Ten

25 July – 5 September 2015

‘Ten’, 2015, installation view. Photo: Colin Davison

‘Ten’, 2015, installation view. Photo: Colin Davison

‘Ten’, 2015, installation view. Photo: Colin Davison

‘Ten’, 2015, installation view. Photo: Colin Davison

EC Davies, Michael Davies, Kerstin Drechsel, Jorn Ebner, Mark Joshua Epstein, Nick Fox, Simon Le Ruez, Dodda Maggý, Jock Mooney, Michael Mulvihill, Stephen Palmer, Josué Pellot, Narbi Price, Morten Schelde, Matthew Smith, Alison Unsworth, Barbara Walker, Miranda Whall, Flora Whiteley

To celebrate the tenth anniversary of the opening of the gallery, ‘Ten’ showcases the work of nineteen international artists who have shown at Vane during the last decade.

With artists from Germany, Denmark, Iceland, South Africa, the USA, as well as the UK, working across painting, drawing, sculpture and video, ‘Ten’ provides a snapshot of each individual artist’s practice.

EC DaviesR_27a (2014) is from a series of oil paintings that grew from her ‘Donthinklove’ project, in which the artist photographed participants wearing love-heart decorated balaclavas. These participants then took away a balaclava each and photographed themselves wearing them in everyday situations. These photos were then sent to Davies, who in turn transcribed them into the monochrome paintings, the results being both intimate and unsettling.

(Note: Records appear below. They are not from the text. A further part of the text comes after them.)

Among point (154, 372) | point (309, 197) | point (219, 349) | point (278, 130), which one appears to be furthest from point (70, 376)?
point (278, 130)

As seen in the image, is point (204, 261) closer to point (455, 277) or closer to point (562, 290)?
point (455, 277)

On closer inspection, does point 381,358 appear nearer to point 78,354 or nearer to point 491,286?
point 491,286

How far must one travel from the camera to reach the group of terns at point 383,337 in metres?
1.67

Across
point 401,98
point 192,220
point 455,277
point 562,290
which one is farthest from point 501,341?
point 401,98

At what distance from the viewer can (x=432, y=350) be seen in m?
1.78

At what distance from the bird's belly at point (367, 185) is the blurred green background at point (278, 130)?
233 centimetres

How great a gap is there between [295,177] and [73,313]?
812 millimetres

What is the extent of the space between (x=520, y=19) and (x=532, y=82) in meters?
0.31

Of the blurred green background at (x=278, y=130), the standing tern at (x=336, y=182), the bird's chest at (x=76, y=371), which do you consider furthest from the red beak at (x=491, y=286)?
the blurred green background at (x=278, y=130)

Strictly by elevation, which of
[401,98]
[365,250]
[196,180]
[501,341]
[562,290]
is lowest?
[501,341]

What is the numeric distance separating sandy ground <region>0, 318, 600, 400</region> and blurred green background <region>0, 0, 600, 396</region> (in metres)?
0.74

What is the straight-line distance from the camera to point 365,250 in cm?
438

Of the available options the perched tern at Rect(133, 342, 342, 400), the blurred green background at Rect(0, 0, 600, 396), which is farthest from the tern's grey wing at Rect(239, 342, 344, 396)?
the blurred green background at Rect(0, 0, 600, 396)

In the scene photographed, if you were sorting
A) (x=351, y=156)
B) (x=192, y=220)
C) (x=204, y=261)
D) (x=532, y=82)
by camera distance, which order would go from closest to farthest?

Michael Davies’ paintings are wry meditations on desire and mortality, their sources snapshots and found images. The title of the painting Mono no aware (2013-15) (pronounced MoNoNo-Awa-Ray) is a Japanese term for the bitter-sweet transience of life. Read as if it were English, a Joycean meaning might be ‘one is not aware’. Davies’ studio overlooks an abandoned cinema (the same building is visible from a different angle from the gallery); its precarious fire escape echoes the retractable bridge on the Death Star from Star Wars; steps smashed and door bricked up to keep out copper thieves... or perhaps to keep something contained.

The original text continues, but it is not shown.